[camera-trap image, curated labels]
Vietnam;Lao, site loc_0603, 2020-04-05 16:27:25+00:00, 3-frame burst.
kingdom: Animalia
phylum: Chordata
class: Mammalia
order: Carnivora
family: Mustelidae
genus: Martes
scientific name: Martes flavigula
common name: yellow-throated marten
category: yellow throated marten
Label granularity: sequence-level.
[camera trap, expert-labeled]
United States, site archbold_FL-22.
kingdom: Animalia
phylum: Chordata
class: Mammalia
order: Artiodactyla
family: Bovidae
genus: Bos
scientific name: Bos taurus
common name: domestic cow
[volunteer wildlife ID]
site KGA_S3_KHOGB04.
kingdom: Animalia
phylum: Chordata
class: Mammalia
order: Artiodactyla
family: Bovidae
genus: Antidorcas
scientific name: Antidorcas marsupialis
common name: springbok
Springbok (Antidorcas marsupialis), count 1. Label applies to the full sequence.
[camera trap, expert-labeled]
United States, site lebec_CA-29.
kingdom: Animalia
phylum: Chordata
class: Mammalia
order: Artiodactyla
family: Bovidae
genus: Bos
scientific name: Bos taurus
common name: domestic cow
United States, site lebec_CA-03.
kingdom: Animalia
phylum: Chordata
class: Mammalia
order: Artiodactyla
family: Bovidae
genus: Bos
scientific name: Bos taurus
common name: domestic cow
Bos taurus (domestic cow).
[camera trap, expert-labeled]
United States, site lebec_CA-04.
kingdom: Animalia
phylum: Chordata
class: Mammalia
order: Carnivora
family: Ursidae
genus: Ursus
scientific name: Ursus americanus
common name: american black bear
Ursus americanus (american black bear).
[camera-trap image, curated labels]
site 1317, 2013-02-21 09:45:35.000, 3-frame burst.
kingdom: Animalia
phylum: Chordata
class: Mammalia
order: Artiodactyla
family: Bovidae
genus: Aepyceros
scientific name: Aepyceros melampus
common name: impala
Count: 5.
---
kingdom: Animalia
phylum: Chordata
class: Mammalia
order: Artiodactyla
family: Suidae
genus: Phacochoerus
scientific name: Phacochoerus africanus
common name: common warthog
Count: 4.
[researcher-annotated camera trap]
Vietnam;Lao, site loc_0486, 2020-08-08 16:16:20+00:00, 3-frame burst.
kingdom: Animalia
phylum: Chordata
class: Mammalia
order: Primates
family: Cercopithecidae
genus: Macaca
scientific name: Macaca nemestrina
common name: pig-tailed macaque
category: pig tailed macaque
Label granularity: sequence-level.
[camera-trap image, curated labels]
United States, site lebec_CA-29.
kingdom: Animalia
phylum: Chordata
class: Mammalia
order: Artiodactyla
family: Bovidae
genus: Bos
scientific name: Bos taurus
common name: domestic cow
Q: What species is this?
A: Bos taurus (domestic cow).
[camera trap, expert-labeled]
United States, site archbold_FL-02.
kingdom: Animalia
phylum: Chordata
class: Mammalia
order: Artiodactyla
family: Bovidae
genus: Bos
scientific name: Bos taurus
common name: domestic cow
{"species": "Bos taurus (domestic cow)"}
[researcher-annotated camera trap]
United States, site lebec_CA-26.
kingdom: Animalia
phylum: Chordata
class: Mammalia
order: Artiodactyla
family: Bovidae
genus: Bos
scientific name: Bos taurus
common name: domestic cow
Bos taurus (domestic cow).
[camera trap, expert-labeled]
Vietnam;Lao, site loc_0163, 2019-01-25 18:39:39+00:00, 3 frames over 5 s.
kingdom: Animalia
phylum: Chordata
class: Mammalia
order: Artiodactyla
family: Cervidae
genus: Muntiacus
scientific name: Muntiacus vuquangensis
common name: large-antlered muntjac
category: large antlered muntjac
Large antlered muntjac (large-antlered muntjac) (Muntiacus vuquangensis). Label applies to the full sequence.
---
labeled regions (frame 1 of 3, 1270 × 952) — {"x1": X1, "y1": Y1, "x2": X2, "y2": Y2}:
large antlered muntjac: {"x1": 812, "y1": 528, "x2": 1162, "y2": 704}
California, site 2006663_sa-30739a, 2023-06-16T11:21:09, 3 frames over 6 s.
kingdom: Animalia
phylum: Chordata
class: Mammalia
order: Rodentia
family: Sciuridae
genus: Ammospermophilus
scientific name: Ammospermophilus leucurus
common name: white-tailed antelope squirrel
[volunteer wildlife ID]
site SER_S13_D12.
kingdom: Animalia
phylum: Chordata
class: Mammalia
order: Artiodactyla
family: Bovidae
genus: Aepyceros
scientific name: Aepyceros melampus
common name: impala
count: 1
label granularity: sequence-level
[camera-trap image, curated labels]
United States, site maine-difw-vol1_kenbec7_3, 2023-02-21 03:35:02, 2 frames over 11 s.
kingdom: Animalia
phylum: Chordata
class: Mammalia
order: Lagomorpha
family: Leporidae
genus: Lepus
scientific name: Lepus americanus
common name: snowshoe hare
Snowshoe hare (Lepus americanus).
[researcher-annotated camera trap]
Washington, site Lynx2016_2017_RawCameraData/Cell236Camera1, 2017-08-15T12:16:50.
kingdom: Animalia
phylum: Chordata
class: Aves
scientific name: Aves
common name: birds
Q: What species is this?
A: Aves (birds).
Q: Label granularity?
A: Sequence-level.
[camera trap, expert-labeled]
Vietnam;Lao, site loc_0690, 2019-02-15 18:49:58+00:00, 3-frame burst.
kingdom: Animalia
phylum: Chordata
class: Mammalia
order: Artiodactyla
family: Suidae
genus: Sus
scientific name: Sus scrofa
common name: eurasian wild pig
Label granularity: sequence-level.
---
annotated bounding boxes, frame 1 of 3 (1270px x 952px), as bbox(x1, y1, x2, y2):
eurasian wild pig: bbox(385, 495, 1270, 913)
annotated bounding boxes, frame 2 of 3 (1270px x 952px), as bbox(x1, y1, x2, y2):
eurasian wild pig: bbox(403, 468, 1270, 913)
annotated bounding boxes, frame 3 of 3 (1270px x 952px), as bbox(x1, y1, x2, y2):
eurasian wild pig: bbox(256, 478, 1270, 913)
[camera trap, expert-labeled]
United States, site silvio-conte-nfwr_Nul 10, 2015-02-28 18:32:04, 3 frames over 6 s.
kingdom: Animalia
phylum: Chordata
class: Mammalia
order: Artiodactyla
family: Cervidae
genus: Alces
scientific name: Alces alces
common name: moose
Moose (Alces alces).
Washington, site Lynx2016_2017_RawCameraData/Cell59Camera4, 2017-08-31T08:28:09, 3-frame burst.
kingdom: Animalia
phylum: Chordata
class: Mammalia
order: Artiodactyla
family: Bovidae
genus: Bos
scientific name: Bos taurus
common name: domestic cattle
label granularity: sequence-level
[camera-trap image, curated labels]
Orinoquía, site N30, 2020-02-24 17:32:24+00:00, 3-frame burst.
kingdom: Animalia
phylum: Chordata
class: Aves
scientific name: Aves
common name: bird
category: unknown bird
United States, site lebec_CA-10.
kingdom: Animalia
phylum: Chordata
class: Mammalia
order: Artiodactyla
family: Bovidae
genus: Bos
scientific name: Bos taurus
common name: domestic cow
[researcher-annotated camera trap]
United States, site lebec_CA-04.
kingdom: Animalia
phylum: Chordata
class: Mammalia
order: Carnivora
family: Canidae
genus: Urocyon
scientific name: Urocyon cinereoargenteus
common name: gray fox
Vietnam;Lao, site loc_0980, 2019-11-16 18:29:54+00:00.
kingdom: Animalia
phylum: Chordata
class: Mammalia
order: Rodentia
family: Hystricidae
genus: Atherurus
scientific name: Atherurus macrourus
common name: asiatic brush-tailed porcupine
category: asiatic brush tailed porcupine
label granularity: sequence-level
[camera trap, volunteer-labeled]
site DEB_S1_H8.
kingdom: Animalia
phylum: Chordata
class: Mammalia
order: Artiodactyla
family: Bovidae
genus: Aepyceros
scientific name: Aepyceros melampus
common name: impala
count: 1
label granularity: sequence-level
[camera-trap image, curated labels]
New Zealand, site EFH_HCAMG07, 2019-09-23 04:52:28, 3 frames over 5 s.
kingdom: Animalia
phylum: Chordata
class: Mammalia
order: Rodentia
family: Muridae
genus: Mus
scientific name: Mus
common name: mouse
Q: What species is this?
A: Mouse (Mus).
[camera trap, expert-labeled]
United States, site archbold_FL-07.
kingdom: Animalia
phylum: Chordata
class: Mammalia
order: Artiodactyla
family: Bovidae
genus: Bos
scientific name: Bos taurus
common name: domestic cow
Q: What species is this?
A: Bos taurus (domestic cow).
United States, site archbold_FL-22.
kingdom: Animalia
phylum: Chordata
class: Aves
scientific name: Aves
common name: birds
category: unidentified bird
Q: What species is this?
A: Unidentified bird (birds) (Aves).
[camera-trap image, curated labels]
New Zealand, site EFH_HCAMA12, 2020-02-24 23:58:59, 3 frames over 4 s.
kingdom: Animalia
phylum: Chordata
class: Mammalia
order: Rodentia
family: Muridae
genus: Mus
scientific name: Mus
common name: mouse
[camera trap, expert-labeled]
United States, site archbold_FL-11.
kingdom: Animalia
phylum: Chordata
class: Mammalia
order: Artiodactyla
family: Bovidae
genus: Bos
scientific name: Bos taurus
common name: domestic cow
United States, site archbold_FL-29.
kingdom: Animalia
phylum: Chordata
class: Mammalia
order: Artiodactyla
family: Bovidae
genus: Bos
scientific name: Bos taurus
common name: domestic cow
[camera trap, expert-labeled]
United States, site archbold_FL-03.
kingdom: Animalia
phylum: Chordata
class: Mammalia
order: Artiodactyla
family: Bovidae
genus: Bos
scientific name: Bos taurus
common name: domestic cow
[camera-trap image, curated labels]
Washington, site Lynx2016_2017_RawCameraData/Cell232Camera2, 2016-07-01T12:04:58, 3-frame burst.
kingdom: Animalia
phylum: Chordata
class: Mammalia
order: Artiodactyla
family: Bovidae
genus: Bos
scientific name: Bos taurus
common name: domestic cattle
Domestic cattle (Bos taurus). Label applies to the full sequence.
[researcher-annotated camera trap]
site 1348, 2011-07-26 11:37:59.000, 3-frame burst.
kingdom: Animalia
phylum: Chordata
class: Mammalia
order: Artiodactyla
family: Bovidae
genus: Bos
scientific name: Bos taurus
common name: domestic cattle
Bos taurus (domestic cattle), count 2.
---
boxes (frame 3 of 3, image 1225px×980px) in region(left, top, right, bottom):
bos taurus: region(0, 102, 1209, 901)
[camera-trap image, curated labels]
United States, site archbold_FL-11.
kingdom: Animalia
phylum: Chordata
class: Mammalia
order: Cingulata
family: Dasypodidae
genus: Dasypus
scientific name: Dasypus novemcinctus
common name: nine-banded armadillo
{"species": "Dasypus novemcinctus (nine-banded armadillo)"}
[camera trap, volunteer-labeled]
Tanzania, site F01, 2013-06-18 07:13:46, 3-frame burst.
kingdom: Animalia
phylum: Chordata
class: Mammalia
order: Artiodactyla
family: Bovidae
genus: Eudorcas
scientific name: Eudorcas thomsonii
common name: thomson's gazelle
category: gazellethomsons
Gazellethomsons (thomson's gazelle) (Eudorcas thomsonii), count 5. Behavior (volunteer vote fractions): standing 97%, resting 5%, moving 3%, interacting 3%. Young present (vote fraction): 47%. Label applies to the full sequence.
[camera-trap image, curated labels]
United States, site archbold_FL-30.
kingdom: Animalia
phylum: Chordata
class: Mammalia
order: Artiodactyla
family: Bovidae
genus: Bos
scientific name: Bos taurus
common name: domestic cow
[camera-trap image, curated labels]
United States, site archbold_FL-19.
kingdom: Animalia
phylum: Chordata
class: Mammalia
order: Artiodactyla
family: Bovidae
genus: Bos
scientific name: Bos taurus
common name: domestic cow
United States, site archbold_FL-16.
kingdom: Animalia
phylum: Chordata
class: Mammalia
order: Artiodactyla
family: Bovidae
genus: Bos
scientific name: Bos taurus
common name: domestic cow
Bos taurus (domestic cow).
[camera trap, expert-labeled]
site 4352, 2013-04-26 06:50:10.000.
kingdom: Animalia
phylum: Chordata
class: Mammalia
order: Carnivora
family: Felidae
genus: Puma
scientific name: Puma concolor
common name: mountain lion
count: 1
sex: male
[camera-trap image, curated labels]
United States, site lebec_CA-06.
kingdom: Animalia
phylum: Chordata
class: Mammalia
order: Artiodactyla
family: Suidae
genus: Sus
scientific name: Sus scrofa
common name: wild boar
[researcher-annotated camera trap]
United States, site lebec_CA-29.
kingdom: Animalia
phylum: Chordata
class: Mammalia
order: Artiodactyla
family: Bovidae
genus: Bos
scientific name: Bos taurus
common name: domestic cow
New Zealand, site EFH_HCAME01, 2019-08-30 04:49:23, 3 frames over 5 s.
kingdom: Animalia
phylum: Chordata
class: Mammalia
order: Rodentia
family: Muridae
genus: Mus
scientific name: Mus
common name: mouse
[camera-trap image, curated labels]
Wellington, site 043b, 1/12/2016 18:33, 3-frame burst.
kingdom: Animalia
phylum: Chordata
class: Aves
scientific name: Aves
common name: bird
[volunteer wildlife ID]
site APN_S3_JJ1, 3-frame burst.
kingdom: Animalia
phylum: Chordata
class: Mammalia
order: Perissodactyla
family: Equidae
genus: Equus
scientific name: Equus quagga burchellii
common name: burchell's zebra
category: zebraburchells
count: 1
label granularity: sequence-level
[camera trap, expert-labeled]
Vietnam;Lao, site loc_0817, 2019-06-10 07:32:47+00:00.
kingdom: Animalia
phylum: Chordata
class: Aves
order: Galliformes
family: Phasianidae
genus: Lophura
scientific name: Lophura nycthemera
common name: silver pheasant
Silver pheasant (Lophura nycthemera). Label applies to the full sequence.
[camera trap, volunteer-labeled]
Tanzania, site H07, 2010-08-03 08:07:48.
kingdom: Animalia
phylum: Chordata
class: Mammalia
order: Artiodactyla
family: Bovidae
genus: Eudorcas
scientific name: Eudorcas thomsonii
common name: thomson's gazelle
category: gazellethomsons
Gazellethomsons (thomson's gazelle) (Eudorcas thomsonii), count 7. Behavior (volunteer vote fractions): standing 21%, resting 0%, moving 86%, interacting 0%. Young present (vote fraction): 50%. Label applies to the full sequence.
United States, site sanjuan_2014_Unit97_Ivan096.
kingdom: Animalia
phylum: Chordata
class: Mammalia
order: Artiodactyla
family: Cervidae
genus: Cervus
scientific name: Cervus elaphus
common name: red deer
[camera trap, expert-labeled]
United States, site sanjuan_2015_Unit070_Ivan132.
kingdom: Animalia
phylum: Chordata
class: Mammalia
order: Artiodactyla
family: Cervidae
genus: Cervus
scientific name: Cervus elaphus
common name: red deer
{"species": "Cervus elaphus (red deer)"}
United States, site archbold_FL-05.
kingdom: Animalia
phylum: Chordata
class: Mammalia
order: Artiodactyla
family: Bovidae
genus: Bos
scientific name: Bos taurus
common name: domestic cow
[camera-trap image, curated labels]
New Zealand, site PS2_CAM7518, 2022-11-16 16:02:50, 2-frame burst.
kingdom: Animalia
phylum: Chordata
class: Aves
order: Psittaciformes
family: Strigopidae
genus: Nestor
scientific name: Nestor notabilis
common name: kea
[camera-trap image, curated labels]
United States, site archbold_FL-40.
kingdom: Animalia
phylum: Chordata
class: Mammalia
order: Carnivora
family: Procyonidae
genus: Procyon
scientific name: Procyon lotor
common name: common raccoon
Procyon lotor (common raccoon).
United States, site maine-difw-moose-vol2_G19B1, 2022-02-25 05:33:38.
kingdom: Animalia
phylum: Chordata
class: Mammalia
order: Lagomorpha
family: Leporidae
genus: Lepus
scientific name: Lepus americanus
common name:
.....
Exercise:
Set down only the lines above that fall between the line holding "scientific name: Lophura nycthemera" and the line holding "50%. Label applies to the full sequence.", inclusive, keeping each exact.

Solution to this exercise:
scientific name: Lophura nycthemera
common name: silver pheasant
Silver pheasant (Lophura nycthemera). Label applies to the full sequence.
[camera trap, volunteer-labeled]
Tanzania, site H07, 2010-08-03 08:07:48.
kingdom: Animalia
phylum: Chordata
class: Mammalia
order: Artiodactyla
family: Bovidae
genus: Eudorcas
scientific name: Eudorcas thomsonii
common name: thomson's gazelle
category: gazellethomsons
Gazellethomsons (thomson's gazelle) (Eudorcas thomsonii), count 7. Behavior (volunteer vote fractions): standing 21%, resting 0%, moving 86%, interacting 0%. Young present (vote fraction): 50%. Label applies to the full sequence.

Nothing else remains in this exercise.